I know that Windows is not a real time OS and my own experiments show that it delivers a precision somewhere around the 10 ms mark. Does anyone have more exact information?

And last but not least, what can I do to get the 12 ms rhythm as steady as possible?

seneca
20th February 2009, 12:49
QTimer is absolutely not suited for that job. (It works on the event queue)


And last but not least, what can I do to get the 12 ms rhythm as steady as possible?

This is the easiest to answer: You cant, because as you noticed it is not a real time operating system.

The nearest you can get is to write a (hight priority) windows device driver....

neuron
20th February 2009, 19:48
And last but not least, what can I do to get the 12 ms rhythm as steady as possible?

I'd run up a seperate thread and lock that one instead of trying to go through an event loop.

stevey
22nd February 2009, 23:50
I believe the smallest time you can respond to anyway on most OS's is 50ms. Anyone disagree with this?

spud
23rd February 2009, 09:46
I believe the smallest time you can respond to anyway on most OS's is 50ms. Anyone disagree with this?
You can absolutely except better precision than that. As someone suggested I would set up a separate thread which polls the time and sleeps. Do a google search for "high performance timer".
http://frank.mtsu.edu/~csjudy/directX/HighPerformanceTimer.html

Cruz
23rd February 2009, 10:55
Regarding the suggestion of using a seperate thread, why should I do that? Is a sleep based control more precise, than a timer based control? My guts say that it isn't, because you never now when a thread will be woken up again and it might have slept too long.

I think the trade off between having a faster timer and the complication plus windows dependency of the code is not worth it for me. I can live with 16 ms as long as the rhythm is steady. The most important criterion is that every iteration should take an equal amount of time.

So the question that hasn't been addressed yet is, how precise are the timings that I get from QTime? When it says 16 ms, has it really been 16 ms? Or something between 10 and 20?

spud
23rd February 2009, 11:53
So the question that hasn't been addressed yet is, how precise are the timings that I get from QTime? When it says 16 ms, has it really been 16 ms? Or something between 10 and 20?
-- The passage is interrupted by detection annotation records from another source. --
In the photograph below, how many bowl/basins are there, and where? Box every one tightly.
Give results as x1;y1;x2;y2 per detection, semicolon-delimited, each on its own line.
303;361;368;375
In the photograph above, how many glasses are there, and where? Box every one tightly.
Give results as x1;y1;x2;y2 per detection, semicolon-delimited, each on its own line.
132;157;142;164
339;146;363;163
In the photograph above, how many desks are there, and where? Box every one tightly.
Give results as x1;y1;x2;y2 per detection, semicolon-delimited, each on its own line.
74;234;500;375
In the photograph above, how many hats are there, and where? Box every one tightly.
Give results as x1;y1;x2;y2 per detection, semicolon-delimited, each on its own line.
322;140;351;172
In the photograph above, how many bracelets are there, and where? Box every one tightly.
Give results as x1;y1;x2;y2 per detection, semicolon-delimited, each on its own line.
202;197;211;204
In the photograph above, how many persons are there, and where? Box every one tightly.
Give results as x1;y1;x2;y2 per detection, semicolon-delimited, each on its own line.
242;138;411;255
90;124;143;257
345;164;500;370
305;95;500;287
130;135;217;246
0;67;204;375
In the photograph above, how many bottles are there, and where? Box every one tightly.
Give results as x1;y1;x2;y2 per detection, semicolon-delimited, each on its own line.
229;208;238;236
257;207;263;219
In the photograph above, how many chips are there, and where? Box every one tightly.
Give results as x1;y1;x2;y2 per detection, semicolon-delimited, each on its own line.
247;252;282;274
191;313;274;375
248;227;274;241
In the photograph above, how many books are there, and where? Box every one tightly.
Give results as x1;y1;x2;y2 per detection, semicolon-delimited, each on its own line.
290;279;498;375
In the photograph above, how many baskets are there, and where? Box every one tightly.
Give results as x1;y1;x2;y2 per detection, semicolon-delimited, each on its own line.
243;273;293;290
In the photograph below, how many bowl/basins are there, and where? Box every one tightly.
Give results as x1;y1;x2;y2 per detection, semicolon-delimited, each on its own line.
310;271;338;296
On XP+ between 10 and 20 ms. on NT between 0 and 50 ms, assuming the GUI thread isn't too busy.

Cruz
3rd March 2009, 21:29
Hm, here (http://doc.trolltech.com/4.3/porting4.html#qtimer) it says that QTimer now uses the multimedia timer API on Win XP and it should have a 1 ms resolution. That sounds good actually. But then how come that my measurements in my OP report 16 ms instead of 12? Could it be that the gui thread takes that long to process events before it can fire the timer? Or is it because the answer from Qtime::restart() is not precise?

seneca
3rd March 2009, 22:36
You should try to understand the difference between windows and a real time operation system, for example QNX. No matter how hard you try, an application will NEVER be able to answer or process any request exactly per millisecond:

Besides your application, many other applications and system processes are running at same time sharing all the same processor and memory, and the scheduler will assign time to them in a non-tranparent way (non-transparent for the application). There is absolutely no guarantee that your application will get any processing time at all between two of your ticks. This is something beyond the scope of Qt (or any other application framework).